Music Among the Folks

  April 17, 2022   Read time 2 min
Music Among the Folks
Blues musicians were still scattered around the South, in both rural and urban areas, playing mostly for family, friends, but also strangers in the proliferating road houses and juke joints.

Some had moved North before the war, but their flight had accelerated, attracted (along with whites) to the availability of industrial jobs and a different cultural landscape (others joined the armed forces and discovered foreign lands and customs, often without racial discrimination). Particularly in Chicago, a different type of blues now emerged. Muddy Waters (born McKinley Morganfield), for instance, first recorded in rural Mississippi by Alan Lomax in 1941, moved to the Windy City in 1943, where he joined Big Bill Broonzy and other established blues men.

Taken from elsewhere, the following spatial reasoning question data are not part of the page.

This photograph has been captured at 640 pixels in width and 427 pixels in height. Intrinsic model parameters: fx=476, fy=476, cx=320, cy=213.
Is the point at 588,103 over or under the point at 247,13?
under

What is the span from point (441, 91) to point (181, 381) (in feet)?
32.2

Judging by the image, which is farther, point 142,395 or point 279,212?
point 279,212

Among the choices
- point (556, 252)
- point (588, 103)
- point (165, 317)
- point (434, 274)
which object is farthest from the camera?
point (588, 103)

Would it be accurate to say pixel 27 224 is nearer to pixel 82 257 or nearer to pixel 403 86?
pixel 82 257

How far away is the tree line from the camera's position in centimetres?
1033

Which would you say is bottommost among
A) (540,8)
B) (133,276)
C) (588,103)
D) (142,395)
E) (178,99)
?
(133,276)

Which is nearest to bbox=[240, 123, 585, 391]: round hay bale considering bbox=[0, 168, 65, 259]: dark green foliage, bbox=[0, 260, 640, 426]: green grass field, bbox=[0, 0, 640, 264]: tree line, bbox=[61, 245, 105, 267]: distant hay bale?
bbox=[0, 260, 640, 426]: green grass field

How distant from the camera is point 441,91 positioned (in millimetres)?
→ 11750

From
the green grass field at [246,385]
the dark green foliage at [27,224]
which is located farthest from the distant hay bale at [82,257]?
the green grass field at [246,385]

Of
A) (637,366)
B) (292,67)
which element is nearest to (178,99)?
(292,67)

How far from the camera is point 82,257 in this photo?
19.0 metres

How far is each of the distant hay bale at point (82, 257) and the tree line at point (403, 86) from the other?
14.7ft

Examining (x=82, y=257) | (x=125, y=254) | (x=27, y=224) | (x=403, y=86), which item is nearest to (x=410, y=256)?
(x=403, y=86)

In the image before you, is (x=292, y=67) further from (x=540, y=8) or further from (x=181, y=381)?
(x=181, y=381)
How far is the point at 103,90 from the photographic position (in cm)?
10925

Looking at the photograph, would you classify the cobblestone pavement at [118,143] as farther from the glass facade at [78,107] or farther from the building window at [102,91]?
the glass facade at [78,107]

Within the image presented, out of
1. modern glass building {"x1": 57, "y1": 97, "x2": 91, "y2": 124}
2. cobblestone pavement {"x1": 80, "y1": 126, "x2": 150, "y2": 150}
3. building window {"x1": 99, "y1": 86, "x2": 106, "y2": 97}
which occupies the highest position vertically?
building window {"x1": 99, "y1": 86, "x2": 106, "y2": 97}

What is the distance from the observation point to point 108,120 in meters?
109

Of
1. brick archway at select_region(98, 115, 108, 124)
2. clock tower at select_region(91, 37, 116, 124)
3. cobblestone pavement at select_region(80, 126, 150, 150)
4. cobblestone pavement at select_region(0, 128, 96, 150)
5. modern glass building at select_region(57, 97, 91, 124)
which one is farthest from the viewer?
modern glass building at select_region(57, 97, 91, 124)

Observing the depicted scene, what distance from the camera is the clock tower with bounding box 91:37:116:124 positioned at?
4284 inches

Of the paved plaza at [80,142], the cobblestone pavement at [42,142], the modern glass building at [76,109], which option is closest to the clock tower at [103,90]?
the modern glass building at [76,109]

Waters first recorded in 1946, but his distinctive electric guitar sound had to wait a few years to become established. By decade’s end, however, joined by Little Walter, Howlin’ Wolf, and numerous others, and promoted by the Chess brothers’ record labels, Waters was leading a flashy urban blues renaissance that rippled throughout the country. In the South, for example, Memphis remained as an urban blues center.

The term rhythm and blues became associated with a related urban musical style emerging in this period. “Though not exclusive to the city, R & B was folk musicthat captured urban ethnic attitudes and mores,” Barry Pearson has explained. “Successfully marketed to urban consumers (and rural folk who wished to be), R & B embodied the latest fads in language and dance; it spoke of heroes and even the consumer goods now within the reach of postwar blacks.”

The new sound was captured by Charles Brown, Joe Turner, Wynonie Harris, and particularly Louis Jordan. A spate of independent record companies, such as Chess, Atlantic, and Modern, fed the record stories and thousands of public jukeboxes with the revitalized sound. While the blues basically dealt with personal problems and issues, some songs dealt with the wider world of politics and foreign affairs.

For example, at war’s end there was Ivory Joe Hunter’s “Reconversion Blues,” Champion Jack Dupree’s “God Bless Our New President” (Harry S. Truman), and Roosevelt Sykes’s “High Price Blues.” Some songs dealt with the atom bomb, such as Joe Houston’s “Atom Bomb,” Pete Johnson’s “Atomic Boogie,” and Slim Gaillard’s “Atomic Cocktail.” Race relations could also appear in a blues song, such as Big Bill Broonzy’s “Black, Brown and White,” while Lead Belly performed “Jim Crow Blues.”

By decade’s end folk music appeared in a variety of styles and sounds—traditional and contemporary, blues and country, gospel and rhythm and blues, ballads and work songs. Performers could be heard on concert stages, on front porches, on radio programs, on commercial recordings, at folk festivals, indeed just about everywhere.

It was truly a part of the country’s musical mix, and would only become more prominent in the near future. The same was true, but to a much lesser extent, in Great Britain, but this would soon change, as both countries experienced a folk boom that easily crossed the Atlantic.